Des déterminations n'ont pas été requises. 
 
 
Considérant en droit :  
 
1.  
Le présent recours a été déposé dans le délai légal (art. 100 al. 2 let. a et 46 al. 1 let. c LTF) à l'encontre d'une décision finale (art. 90 LTF) rendue en matière de poursuite pour dettes (art. 72 al. 2 let. a LTF) par une autorité de surveillance statuant en dernière instance cantonale (art. 75 al. 1 LTF). Il est ouvert indépendamment de la valeur litigieuse (art. 74 al. 2 let. c LTF). La plaignante, qui a succombé devant la juridiction précédente, a qualité pour recourir (art. 76 al. 1 LTF). 
 
2.  
 
2.1. Le recours en matière civile peut être interjeté pour violation du droit, tel qu'il est délimité par les art. 95 et 96 LTF. Le Tribunal fédéral applique le droit d'office (art. 106 al. 1 LTF).

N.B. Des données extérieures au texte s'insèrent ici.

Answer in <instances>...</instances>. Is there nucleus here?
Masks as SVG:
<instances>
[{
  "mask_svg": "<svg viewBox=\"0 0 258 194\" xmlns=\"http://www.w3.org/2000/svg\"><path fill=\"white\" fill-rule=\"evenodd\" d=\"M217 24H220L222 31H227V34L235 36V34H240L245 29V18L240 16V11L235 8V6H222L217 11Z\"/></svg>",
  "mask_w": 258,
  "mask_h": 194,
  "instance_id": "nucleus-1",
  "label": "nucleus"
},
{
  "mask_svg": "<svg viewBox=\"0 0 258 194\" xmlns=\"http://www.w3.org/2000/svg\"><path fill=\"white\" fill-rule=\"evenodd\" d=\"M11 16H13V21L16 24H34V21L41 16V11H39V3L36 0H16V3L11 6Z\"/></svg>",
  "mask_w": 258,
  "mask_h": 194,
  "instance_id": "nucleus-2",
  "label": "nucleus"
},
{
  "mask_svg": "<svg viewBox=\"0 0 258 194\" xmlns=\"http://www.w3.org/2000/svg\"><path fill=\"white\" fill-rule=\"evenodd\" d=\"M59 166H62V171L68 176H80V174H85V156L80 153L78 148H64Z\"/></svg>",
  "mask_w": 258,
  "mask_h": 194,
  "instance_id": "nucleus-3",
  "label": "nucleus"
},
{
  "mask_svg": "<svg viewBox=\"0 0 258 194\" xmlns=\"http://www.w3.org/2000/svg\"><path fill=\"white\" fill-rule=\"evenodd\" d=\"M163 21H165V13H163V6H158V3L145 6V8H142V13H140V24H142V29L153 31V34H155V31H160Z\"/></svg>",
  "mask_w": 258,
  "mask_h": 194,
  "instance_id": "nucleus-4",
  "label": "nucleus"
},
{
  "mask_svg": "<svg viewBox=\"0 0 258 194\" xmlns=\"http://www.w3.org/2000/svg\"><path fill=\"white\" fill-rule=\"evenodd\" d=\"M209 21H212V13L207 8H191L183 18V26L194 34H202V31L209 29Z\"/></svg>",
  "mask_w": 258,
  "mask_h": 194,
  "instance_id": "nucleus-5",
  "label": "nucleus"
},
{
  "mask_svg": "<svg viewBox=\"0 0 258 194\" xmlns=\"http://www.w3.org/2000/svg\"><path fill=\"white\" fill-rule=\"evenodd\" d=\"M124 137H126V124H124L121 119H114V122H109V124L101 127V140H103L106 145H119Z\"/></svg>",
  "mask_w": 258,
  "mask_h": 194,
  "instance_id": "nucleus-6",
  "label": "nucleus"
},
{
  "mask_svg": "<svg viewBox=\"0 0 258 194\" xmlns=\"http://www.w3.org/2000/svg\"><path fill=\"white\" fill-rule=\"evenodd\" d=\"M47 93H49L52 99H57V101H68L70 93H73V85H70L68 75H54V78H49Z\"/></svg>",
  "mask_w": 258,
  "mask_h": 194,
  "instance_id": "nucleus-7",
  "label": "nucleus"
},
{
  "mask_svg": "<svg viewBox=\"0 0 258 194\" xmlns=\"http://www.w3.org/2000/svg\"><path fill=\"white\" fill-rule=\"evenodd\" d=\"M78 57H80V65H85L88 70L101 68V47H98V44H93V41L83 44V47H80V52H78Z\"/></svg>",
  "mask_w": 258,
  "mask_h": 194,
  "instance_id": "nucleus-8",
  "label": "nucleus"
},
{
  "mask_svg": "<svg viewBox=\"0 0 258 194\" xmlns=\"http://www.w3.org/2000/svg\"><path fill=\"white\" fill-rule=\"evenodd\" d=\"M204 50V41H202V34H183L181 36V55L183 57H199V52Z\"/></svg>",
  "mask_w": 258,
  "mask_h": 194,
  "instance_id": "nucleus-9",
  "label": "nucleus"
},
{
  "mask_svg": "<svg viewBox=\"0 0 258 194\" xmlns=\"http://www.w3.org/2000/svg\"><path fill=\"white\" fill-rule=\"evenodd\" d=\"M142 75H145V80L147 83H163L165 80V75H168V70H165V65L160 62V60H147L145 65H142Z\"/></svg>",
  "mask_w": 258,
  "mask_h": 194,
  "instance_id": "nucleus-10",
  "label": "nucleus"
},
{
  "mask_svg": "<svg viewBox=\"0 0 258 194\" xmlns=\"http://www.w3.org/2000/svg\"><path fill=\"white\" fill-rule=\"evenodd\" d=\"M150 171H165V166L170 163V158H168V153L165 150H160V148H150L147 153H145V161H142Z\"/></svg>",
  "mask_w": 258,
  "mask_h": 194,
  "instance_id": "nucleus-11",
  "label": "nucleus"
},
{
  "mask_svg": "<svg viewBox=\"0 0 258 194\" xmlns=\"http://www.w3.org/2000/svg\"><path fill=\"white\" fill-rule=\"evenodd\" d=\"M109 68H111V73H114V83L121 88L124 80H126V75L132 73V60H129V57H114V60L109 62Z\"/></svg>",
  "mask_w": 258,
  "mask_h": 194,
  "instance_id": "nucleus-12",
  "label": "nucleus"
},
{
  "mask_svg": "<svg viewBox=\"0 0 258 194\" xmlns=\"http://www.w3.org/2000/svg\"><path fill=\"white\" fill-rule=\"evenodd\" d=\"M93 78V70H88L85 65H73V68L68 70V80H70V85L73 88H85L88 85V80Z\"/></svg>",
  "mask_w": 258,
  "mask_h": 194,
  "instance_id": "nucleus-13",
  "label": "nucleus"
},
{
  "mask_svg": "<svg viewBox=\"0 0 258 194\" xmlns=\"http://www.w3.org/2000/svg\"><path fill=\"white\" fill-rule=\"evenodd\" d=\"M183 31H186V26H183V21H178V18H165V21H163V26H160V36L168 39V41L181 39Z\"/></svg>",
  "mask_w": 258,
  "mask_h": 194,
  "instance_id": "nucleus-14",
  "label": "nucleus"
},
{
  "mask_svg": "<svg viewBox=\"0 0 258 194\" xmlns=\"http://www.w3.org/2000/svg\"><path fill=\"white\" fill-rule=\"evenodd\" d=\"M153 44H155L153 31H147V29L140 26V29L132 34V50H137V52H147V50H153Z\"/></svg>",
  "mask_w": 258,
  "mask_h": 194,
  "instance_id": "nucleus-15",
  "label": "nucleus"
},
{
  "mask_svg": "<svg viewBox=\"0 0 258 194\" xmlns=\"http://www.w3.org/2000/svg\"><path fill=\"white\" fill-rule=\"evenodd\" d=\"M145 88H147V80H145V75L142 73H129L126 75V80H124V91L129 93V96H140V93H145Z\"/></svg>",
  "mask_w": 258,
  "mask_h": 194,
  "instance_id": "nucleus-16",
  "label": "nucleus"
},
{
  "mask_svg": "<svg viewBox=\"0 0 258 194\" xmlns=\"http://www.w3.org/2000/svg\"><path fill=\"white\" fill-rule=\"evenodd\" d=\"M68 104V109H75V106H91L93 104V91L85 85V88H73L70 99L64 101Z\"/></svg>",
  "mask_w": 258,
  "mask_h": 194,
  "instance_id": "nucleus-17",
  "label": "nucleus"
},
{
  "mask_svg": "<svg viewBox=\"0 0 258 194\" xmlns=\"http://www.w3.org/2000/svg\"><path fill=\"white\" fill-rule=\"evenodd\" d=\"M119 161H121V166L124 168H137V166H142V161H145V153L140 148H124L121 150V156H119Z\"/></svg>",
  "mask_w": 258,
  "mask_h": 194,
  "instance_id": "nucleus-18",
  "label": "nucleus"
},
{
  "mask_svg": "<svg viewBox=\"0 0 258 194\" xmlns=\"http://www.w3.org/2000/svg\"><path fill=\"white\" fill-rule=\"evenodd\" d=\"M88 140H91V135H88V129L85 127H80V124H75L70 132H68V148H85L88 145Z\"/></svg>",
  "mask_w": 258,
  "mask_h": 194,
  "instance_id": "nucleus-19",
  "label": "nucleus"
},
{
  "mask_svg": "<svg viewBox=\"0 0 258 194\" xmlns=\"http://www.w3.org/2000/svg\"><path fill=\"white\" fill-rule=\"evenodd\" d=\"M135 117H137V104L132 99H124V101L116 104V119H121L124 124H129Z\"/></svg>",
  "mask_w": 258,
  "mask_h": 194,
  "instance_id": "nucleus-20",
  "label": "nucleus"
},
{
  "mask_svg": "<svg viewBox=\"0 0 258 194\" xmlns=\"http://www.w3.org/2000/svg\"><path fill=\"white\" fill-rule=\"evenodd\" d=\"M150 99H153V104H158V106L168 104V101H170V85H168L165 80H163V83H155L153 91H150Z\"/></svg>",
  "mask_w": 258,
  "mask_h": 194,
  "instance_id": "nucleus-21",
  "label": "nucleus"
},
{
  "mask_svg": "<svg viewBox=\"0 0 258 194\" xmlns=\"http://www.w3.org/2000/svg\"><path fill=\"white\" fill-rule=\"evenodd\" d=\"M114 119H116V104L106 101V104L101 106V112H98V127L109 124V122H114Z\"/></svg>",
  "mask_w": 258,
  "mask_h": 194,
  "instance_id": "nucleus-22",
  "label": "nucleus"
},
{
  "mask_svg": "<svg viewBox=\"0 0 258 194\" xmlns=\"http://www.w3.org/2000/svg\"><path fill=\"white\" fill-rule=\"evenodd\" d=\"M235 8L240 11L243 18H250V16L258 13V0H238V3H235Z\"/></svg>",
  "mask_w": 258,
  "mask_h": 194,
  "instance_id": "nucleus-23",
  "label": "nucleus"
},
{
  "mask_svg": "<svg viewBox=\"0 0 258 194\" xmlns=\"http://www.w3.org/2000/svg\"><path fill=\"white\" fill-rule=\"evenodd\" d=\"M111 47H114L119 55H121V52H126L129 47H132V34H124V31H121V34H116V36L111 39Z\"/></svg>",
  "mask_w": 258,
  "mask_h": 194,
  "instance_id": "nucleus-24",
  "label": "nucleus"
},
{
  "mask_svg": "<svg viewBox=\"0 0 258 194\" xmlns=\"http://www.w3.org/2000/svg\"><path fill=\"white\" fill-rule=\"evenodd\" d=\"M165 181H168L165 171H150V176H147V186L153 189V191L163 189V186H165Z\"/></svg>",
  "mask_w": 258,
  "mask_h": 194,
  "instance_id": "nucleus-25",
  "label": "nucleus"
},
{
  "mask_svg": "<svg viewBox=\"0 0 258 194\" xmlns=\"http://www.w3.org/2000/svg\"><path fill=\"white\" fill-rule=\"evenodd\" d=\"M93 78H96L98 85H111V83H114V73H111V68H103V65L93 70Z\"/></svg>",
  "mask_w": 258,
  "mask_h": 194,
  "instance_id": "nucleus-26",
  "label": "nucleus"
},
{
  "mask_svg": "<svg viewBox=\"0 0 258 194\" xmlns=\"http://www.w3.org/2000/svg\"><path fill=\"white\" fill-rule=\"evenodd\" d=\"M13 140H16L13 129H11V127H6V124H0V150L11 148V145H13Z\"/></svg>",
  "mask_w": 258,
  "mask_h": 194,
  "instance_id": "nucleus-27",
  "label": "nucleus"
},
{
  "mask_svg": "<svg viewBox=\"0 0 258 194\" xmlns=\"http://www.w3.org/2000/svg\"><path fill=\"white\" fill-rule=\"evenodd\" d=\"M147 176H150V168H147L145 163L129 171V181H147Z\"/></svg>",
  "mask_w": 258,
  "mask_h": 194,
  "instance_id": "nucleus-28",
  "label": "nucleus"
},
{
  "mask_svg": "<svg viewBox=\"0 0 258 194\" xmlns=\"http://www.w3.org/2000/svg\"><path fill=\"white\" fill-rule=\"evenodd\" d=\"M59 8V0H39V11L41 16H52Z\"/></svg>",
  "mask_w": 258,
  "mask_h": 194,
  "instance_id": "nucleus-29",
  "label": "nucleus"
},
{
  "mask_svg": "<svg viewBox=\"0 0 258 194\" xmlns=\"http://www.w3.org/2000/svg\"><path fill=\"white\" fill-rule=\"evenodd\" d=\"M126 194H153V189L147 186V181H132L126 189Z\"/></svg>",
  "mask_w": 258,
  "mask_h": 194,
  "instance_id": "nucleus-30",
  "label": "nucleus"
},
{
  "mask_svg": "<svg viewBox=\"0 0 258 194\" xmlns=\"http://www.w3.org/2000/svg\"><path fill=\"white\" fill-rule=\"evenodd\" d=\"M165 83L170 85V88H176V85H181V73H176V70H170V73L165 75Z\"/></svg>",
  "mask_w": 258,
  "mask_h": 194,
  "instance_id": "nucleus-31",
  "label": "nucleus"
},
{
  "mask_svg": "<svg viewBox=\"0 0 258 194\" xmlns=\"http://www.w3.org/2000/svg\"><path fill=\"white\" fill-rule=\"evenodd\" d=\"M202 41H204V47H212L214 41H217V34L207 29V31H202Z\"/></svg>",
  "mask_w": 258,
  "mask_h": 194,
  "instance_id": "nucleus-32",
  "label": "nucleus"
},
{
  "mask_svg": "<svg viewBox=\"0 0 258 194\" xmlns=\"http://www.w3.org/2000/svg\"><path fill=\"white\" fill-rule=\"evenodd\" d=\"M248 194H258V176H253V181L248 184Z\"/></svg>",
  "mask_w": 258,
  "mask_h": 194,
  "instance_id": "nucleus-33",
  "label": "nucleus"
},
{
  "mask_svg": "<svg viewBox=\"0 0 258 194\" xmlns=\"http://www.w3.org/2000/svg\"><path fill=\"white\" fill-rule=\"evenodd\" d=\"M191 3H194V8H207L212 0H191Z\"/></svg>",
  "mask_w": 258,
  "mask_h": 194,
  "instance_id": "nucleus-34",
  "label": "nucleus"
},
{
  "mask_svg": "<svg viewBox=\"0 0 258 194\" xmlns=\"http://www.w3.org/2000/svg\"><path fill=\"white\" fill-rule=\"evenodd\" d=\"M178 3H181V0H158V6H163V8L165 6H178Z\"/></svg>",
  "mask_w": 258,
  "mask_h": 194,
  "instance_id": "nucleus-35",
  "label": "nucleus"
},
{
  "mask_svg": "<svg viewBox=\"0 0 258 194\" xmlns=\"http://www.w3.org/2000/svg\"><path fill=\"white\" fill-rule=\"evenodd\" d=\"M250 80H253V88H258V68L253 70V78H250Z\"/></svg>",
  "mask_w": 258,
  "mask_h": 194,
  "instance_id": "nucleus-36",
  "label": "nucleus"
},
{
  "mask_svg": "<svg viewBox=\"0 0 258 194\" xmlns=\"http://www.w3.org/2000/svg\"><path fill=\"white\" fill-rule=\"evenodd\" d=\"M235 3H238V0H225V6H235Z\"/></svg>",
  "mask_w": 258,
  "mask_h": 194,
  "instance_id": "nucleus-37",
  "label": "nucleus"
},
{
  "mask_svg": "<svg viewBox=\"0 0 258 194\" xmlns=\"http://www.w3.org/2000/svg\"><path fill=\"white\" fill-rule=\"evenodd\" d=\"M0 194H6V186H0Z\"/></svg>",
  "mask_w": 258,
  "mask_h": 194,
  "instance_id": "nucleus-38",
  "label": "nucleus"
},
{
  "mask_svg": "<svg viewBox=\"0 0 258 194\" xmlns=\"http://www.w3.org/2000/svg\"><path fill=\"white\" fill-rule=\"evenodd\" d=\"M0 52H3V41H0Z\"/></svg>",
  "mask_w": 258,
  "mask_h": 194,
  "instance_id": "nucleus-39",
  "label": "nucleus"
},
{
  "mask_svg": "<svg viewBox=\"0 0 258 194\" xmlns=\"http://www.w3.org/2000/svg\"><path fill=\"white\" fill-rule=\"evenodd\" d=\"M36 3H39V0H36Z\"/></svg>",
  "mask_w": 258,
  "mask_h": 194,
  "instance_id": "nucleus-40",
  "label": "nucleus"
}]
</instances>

Il n'est donc limité ni par les arguments soulevés dans le recours ni par la motivation retenue par l'autorité précédente; il peut admettre un recours pour un autre motif que ceux qui ont été invoqués ou le rejeter en adoptant une argumentation différente de celle de l'autorité précédente (ATF 146 IV 88 consid. 1.3.2; 145 IV 228 consid. 2.1; 144 III 462 consid. 3.2.3). Cela étant, eu égard à l'exigence de motivation contenue à l'art. 42 al. 2 LTF, il n'examine en principe que les griefs soulevés (ATF 142 III 364 consid. 2.4). Le recourant doit par conséquent discuter les motifs de la décision entreprise et indiquer précisément en quoi l'autorité précédente a méconnu le droit (ATF 142 I 99 consid. 1.7.1; 142 III 364 consid. 2.4). En outre, lorsqu'une décision attaquée se fonde sur plusieurs motivations indépendantes, alternatives ou subsidiaires, toutes suffisantes pour sceller le sort de la cause, la partie recourante doit, sous peine d'irrecevabilité, démontrer que chacune d'entre elles est contraire au droit en se conformant aux exigences de motivation requises (ATF 142 III 364 consid. 2.4; 138 I 97 consid. 4.1.4; 138 III 728 consid. 3.4). Le Tribunal fédéral ne connaît par ailleurs de la violation de droits fondamentaux que si un tel grief a été expressément invoqué et motivé de façon claire et détaillée ("principe d'allégation", art. 106 al. 2 LTF; ATF 147 I 73 consid. 2.1; 146 III 303 consid. 2; 146 IV 114 consid. 2.1).  
 
2.2. Le Tribunal fédéral statue sur la base des faits établis par l'autorité précédente (art. 105 al. 1 LTF). Il ne peut s'en écarter que si ces faits ont été constatés de façon manifestement inexacte ou en violation du droit au sens de l'art. 95 LTF (art. 105 al. 2 LTF), et si la correction du vice est susceptible d'influer sur le sort de la cause (art. 97 al. 1 LTF; ATF 146 IV 88 consid. 1.3.1). Le recourant qui soutient que les faits ont été établis d'une manière manifestement inexacte, c'est-à-dire arbitraire au sens de l'art. 9 Cst. (ATF 148 IV 39 consid. 2.3.5; 147 I 73 consid. 2.2; 144 III 93 consid. 5.2.2), doit, sous peine d'irrecevabilité, satisfaire au principe d'allégation susmentionné (art. 106 al. 2 LTF; cf. supra consid. 2.1; ATF 147 I 73 consid. 2.2; 146 IV 88 consid. 1.3.1).  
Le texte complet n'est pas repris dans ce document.